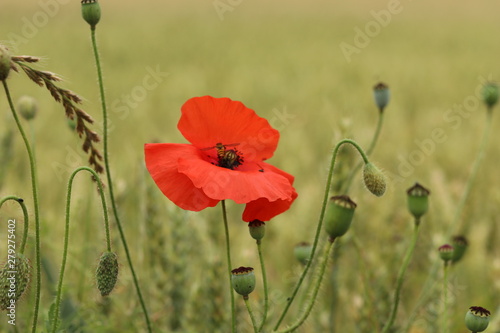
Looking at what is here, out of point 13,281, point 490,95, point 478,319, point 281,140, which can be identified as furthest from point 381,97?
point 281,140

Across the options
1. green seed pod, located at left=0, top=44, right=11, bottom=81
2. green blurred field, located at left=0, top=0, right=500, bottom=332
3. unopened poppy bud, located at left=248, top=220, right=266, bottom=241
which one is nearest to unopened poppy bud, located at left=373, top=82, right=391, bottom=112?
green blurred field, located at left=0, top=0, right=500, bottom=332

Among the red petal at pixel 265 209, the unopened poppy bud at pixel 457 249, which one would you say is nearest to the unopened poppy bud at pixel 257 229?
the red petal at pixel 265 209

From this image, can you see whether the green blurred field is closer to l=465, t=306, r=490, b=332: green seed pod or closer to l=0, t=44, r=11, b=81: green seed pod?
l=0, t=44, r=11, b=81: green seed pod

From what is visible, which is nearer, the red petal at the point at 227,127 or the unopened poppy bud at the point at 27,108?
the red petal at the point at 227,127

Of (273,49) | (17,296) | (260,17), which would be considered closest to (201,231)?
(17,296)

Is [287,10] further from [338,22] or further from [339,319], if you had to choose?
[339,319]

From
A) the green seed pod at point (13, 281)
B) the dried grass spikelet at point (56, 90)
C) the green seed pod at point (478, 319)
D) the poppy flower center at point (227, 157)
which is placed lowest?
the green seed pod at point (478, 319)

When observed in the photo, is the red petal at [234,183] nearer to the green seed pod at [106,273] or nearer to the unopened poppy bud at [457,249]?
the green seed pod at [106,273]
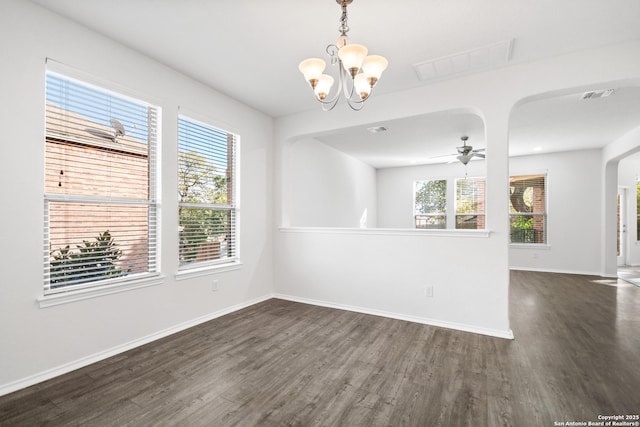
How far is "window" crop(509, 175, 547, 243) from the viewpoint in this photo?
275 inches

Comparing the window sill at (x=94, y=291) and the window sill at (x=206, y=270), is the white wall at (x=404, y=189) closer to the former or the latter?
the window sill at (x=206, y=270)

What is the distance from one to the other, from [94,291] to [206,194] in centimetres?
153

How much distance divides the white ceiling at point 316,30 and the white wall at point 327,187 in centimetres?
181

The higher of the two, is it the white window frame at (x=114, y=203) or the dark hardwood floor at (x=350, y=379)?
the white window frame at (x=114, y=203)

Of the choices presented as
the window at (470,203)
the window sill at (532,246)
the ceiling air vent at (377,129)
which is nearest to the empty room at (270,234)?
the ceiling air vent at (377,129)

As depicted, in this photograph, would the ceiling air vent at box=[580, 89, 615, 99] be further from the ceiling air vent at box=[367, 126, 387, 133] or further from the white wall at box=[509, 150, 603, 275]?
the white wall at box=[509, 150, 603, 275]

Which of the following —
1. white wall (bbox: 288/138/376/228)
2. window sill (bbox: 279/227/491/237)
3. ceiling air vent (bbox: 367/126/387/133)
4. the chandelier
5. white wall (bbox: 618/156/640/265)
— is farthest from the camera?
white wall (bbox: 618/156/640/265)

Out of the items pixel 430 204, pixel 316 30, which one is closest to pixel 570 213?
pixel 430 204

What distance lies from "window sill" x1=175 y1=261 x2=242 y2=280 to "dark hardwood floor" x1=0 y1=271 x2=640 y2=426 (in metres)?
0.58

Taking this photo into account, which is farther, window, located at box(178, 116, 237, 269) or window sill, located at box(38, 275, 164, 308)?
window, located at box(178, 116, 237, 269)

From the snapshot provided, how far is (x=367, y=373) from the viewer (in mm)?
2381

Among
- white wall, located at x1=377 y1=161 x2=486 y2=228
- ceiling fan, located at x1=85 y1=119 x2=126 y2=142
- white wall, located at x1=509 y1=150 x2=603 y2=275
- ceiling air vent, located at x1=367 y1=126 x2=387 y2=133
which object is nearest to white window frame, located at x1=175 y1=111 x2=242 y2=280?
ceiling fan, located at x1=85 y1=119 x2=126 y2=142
########
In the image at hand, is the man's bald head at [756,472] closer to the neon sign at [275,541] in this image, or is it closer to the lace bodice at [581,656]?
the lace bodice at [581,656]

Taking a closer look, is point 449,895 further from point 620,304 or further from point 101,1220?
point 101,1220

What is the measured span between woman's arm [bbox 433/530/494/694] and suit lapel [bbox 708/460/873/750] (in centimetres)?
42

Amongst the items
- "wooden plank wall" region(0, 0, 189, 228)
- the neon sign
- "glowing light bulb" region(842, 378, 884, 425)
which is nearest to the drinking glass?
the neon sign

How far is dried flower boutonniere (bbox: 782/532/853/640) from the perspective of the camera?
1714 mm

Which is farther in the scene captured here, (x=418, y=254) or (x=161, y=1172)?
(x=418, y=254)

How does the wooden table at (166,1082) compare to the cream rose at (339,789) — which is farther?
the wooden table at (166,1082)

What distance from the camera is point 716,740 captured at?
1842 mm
########
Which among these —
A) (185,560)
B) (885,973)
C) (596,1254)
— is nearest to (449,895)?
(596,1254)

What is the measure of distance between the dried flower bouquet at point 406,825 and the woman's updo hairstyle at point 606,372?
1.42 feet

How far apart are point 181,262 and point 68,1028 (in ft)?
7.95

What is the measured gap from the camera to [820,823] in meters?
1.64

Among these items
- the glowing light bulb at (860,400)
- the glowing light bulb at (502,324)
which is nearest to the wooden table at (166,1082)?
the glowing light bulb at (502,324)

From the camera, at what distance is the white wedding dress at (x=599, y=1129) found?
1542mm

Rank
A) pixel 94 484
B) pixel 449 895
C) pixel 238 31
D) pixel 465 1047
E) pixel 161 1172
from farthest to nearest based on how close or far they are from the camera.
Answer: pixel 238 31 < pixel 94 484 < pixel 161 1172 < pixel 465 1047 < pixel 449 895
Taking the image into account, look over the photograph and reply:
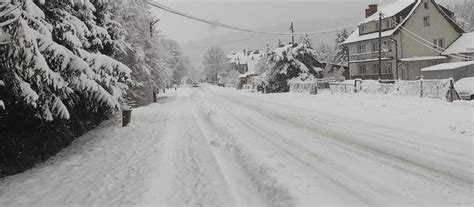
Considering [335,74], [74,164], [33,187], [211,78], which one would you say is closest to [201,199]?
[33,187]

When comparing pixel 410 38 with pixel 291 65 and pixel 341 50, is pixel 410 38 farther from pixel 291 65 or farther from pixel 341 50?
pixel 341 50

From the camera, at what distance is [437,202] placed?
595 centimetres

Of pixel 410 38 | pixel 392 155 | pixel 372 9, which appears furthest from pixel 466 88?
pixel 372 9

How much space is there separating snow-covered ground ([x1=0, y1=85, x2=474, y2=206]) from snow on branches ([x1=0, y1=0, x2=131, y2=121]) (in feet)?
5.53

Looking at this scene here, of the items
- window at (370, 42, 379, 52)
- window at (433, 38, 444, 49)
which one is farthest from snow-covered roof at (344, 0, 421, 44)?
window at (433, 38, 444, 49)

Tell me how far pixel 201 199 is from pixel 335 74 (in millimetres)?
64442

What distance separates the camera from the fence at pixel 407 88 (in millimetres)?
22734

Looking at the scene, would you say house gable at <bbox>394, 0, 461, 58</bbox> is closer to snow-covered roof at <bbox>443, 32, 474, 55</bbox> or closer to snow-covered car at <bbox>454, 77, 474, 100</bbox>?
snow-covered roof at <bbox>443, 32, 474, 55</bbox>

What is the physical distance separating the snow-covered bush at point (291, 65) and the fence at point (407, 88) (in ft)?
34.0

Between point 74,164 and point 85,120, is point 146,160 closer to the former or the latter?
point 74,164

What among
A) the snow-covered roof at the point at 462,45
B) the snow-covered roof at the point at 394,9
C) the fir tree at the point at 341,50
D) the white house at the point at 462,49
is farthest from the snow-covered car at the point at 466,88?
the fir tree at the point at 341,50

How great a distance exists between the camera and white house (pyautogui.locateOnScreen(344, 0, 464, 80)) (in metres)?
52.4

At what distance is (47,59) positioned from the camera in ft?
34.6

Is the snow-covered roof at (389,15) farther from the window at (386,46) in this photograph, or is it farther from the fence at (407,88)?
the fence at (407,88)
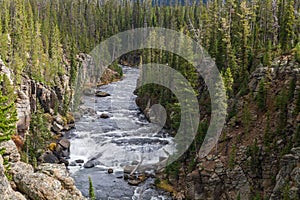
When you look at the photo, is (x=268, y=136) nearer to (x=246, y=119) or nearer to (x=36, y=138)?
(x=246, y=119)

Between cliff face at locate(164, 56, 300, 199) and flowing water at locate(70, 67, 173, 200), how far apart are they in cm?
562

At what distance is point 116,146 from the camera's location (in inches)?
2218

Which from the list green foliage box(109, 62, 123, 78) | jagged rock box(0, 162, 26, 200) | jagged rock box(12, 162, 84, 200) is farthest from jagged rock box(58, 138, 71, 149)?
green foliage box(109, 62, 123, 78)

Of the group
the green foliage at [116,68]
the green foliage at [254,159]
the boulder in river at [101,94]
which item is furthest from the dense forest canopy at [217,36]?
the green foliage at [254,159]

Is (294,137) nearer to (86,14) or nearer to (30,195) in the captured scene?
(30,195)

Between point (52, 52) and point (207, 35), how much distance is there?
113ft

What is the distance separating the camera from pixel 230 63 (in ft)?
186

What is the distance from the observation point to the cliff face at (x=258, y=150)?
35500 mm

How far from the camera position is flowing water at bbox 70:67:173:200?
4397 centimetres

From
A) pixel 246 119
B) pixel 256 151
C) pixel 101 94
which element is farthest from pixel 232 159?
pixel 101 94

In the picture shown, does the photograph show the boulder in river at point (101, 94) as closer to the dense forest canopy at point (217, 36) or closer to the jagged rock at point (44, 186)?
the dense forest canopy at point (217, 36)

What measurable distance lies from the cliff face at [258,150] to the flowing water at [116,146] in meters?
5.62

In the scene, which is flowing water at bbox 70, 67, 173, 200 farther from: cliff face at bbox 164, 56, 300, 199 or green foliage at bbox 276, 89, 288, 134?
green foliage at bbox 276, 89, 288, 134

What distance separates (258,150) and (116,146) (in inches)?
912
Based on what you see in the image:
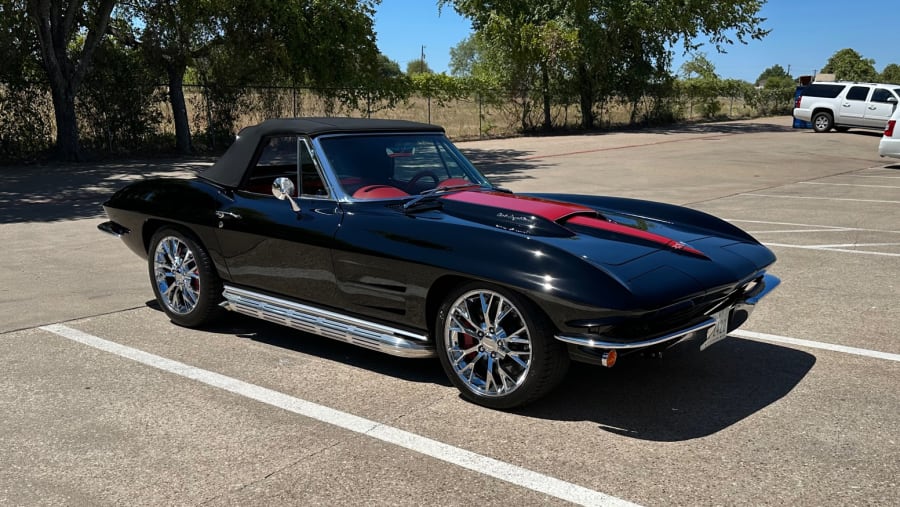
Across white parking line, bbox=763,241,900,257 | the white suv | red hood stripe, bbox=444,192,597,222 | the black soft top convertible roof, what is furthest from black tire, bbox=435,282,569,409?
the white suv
########
What you have to do
Find each line in the listing above that contains the string "bodice" and copy those lines out in full.

Correct result
In the image at hand, is the man's bald head at [756,472] closer to the neon sign at [275,541] in this image, or is it closer to the lace bodice at [581,656]?
the lace bodice at [581,656]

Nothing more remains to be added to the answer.